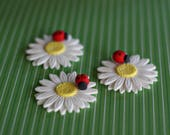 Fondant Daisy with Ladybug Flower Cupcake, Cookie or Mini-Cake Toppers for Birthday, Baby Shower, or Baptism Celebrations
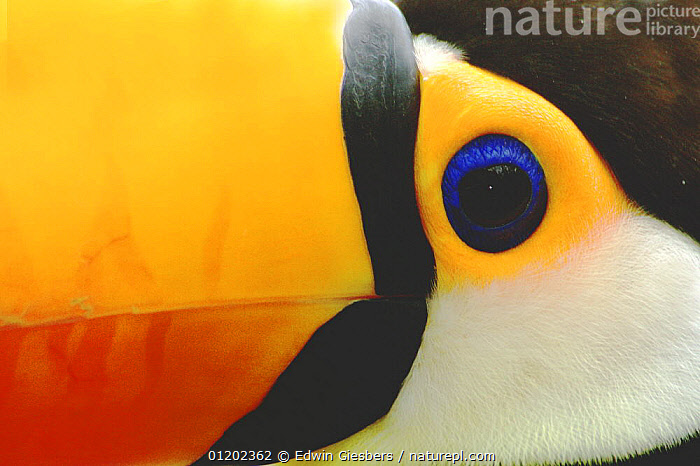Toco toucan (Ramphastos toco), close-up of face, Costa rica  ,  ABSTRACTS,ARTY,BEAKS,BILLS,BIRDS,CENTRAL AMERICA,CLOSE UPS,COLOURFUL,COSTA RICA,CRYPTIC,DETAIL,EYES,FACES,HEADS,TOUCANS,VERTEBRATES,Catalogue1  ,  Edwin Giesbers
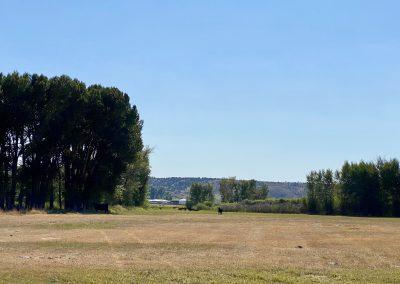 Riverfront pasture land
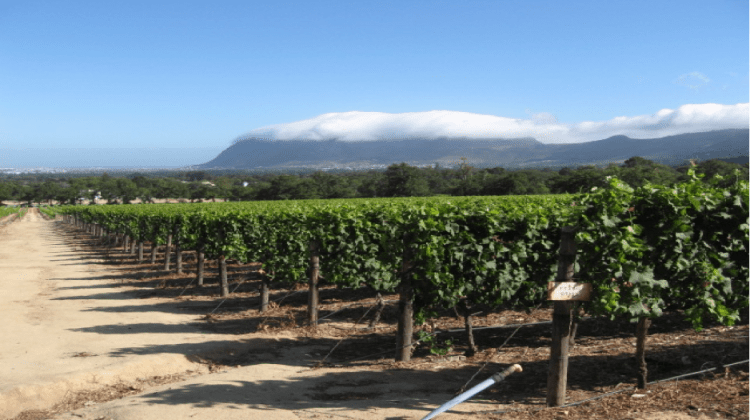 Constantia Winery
---------------
# Problem
Restate word for word the lines from the one containing "Toco toucan (Ramphastos" through the end of the material above, both included, and nothing besides; drop the pictures.

# Expected answer
Toco toucan (Ramphastos toco), close-up of face, Costa rica  ,  ABSTRACTS,ARTY,BEAKS,BILLS,BIRDS,CENTRAL AMERICA,CLOSE UPS,COLOURFUL,COSTA RICA,CRYPTIC,DETAIL,EYES,FACES,HEADS,TOUCANS,VERTEBRATES,Catalogue1  ,  Edwin Giesbers
 Riverfront pasture land
 Constantia Winery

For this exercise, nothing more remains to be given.